A spokeswoman for SocGen in Paris declined to comment. The bank posted an update Thursday that showed group trading revenues probably slumped 20 percent in the fourth quarter, when a spike in market volatility caught many traders by surprise.
A Grim Quarter
France’s third-largest bank said “challenging” conditions led to a decline of about 10 percent in annual revenue from its markets units, sending its shares down as much as 5.4 percent. Its troubles add to a grim quarter for French banks, traditionally renowned for their prowess in complex derivatives and now struggling to navigate increasing risk as the trade war and slowing economies whipsaw markets.
Regulators in France allowed the country’s banks to persist with proprietary trading in the wake of the credit crisis, even as the U.S. moved to ban the practice because of the risks it can pose to financial stability. Yet these units had to contend with new rules, costs and higher capital requirements, while volatility in 2018 has forced executives to wonder whether it’s worth dedicating any resources to the activity.

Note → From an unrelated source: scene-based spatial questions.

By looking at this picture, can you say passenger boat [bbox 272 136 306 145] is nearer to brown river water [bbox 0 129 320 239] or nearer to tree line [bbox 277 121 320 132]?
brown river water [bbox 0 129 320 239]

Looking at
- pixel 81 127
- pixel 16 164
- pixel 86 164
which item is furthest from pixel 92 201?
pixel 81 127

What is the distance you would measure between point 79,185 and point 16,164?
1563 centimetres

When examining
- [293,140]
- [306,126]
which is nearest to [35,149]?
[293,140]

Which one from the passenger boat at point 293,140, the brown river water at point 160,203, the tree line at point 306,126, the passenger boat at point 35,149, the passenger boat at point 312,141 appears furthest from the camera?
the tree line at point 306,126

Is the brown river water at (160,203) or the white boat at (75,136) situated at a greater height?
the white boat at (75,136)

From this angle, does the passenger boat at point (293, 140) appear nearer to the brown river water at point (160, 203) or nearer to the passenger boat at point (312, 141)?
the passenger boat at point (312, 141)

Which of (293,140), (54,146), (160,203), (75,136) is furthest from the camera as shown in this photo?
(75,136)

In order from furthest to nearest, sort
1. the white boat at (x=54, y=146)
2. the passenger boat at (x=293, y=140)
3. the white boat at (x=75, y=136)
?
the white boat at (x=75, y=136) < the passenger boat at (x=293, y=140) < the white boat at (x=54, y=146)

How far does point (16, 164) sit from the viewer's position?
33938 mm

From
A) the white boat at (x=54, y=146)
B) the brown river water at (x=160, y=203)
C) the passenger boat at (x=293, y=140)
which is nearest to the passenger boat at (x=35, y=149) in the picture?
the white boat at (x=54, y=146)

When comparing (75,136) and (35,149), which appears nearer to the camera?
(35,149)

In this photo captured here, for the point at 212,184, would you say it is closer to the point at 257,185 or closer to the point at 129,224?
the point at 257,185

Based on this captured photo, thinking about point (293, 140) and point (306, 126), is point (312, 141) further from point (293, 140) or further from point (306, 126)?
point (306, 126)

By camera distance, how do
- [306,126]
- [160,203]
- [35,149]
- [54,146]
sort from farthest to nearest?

Crosstown rival BNP Paribas, the biggest French bank, has decided to close its prop-trading unit, Opera Trading Capital, Bloomberg reported last week. The division struggled to make a profit last year amid market volatility, people familiar with the matter said. Both Paris-based banks had to set up walled-off units housing prop trading to comply with post-crisis French rules.

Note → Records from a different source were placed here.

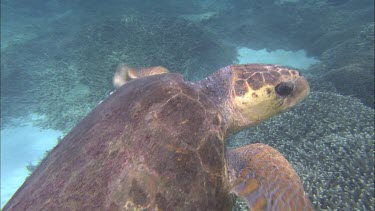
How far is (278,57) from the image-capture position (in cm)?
1292

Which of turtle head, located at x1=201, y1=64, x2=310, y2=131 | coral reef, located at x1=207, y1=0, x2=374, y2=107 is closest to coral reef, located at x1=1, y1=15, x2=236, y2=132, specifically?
coral reef, located at x1=207, y1=0, x2=374, y2=107

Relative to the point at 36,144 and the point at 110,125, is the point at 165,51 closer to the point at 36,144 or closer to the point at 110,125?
the point at 36,144

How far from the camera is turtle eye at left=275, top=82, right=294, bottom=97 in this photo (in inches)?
85.1

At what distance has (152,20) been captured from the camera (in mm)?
12031

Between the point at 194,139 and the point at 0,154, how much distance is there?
485 inches

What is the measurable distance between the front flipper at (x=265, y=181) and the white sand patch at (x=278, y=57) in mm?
11121

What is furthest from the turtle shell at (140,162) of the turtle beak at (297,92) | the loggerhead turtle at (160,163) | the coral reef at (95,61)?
the coral reef at (95,61)

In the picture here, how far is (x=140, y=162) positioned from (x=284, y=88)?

Limited profits and big consumption of capital make it difficult for the banks to keep their prop-trading desks and many have closed in the past decade, said Samuel Lopez Briceno, a senior analyst at Vanguard Asset Services. “U.S. banks have already done that a lot, driven by Volcker regulation. European investment banks tend to lag them."
A typical bank trader acts as a middleman between buyers and sellers of assets, charging them commissions on each transaction and seeking to profit from swings in prices. By contrast, a prop trader doesn’t have clients and instead uses the bank’s funds for bets on the market. The practice can be lucrative -- but risky.
Descartes, named for the 17th-century French philosopher, had 4.1 billion euros ($4.7 billion) of assets at the end of 2017, according to filings. The unit had 377 million euros of capital, equal to about 4.5 percent of SocGen’s funds for global-markets and investor services activities, the filings show.
The bank has reviewed the performance of Descartes several times since its creation, the people said. The unit, which has staff in Paris and London, has made less than 1 million euros in accumulated profits between 2015 and 2017, according to filings.
The issues at Descartes compound the problems facing SocGen Chief Executive Officer Frederic Oudea, who is seeking to restore investor confidence after the bank paid about $2.6 billion in penalties last year to solve several major probes.